- Composable Architecture, 
- Personalization
Build a Personalized Chatbot With GatsbyJS, Contentful, and Ninetailed
Note: Post with code examples is available at web.dev
To begin with, building a Chatbot with GatsbyS and Contentful may appear strange, but it all began with a customer personalization exercise and experiment at Ninetailed.
And, spoiler alert, our GatsbyJS, Contentful, and Ninetailed-based chatbot works great and, more importantly, it was fun and quick to develop (we finished it in a couple of hours).
GatsbyJS, Contentful & Ninetailed - An Introduction
We use GatsbyJS for our website ninetailed.io because it is great for creating lightning-fast, accessible, and SEO-friendly websites. It is also easy to use and integrates seamlessly with our headless CMS Contentful.
We - Ninetailed -, on the other hand, are a personalization and optimization platform for modern websites.
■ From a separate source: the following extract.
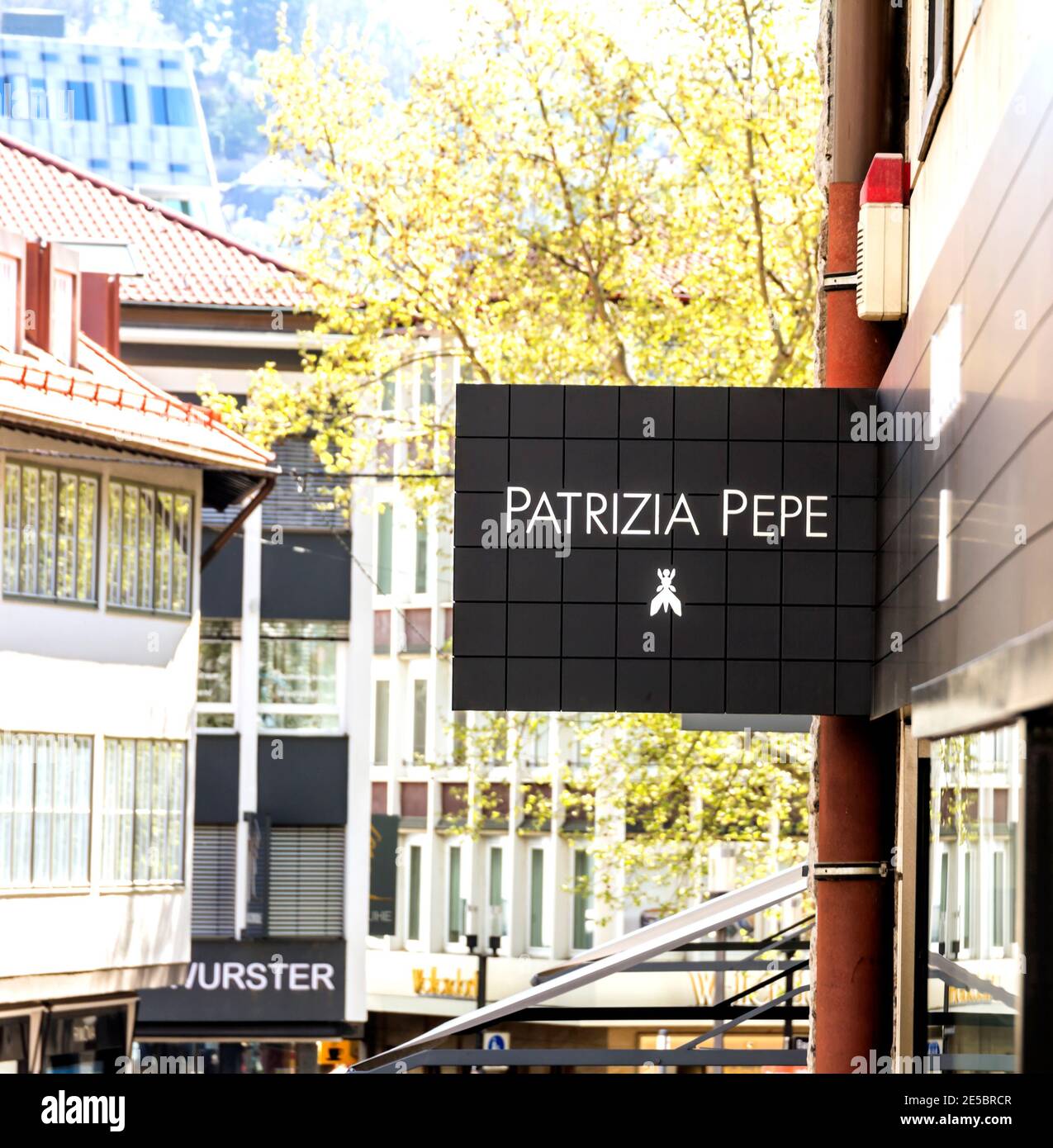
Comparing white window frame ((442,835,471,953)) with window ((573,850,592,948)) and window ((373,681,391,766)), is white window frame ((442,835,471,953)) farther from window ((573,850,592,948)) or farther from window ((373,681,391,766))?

Not to mention that Ninetailed has a GatbsyJS plugin and a Contentful App to make integration in this stack simple and quick.
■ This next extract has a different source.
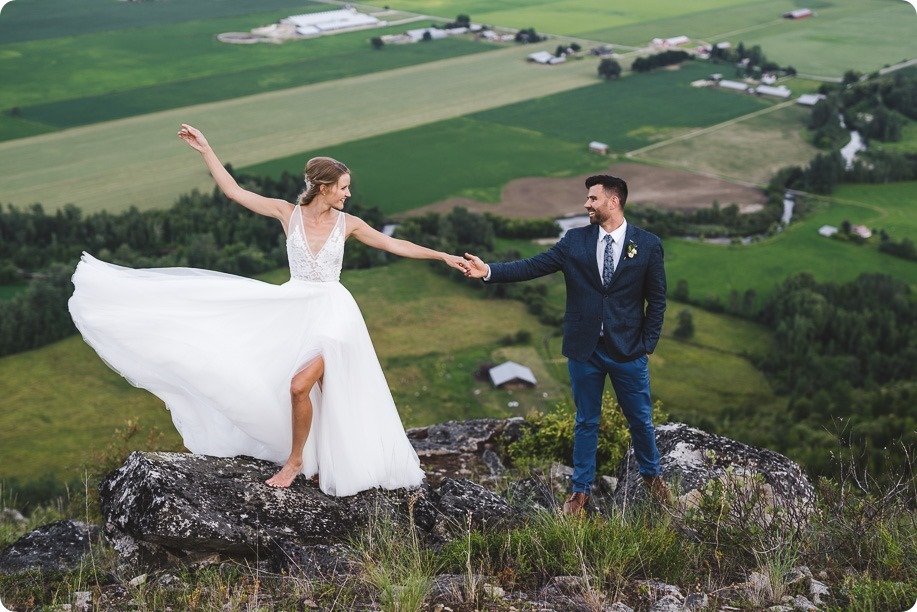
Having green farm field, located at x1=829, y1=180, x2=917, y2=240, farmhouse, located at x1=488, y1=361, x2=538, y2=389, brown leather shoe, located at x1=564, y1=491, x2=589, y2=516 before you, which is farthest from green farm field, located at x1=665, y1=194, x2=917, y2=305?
brown leather shoe, located at x1=564, y1=491, x2=589, y2=516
Personalizing Our Website with a Chatbot
We had the idea to integrate a chatbot with our personalization platform during a brainstorming session about personalization experiences. An interactive chatbot is ideal for gathering information from visitors such as intent, job roles, and adapting website content to user data and intent. As a result, the content journey and customer experience are enhanced.
The next step is to select a Chatbot solution. There are numerous advanced Chatbot solutions available, such as Solvemate or Intercom, that combine the power of natural language processing (NLP), rule-based conversations, and human operators.
Following our API-first, rapid prototyping, and agile development philosophy, we decided to create a prototype using our personalization API and SDKs. After all, we want to personalize our website based on visitor intent, and our personalization engine can handle rule-based audiences.
Let's Build a Chatbot Prototype
For our website stack, we use GatsbyJs, Contentful, Tailwind CSS, and Ninetailed for website personalization. This stack will serve as our starting point...
1. Chatbot Flow
First and foremost, we define the chatbot flow. We keep things simple because we're working on a prototype. In this first iteration, we use a decision tree model with two steps and two data points or user traits:
The first step is to request the first name in order to personalize the page and create a demo effect. This also personalizes the guide experience, and we want to highlight our merge tag personalization feature.
The second step is to inquire about the visitor's role. This allows us to match the visitor to one of our personas and adapt the website's content. The role is an important aspect of our marketing personas, as it relates to the visitor's intent.
2. Chatbot UI
Because we use Tailwind UI as a design system, creating chatbot elements like the bubble and chat window is simple and quick.
3. Contentful Content Model
We create a new content model in Contentful with the following fields:
Name used as entry title.
Image for the chatbot
Message for the chatbot.
Placeholder for the input field.
Button text for the button.
Event ID to define the event to send with the value of the input.Â
We have a lot of flexibility with this content structure because we can create the chatbot content within Contentful CMS without changing any code and adapt the content variants for personalization with the Ninetailed Personalization App.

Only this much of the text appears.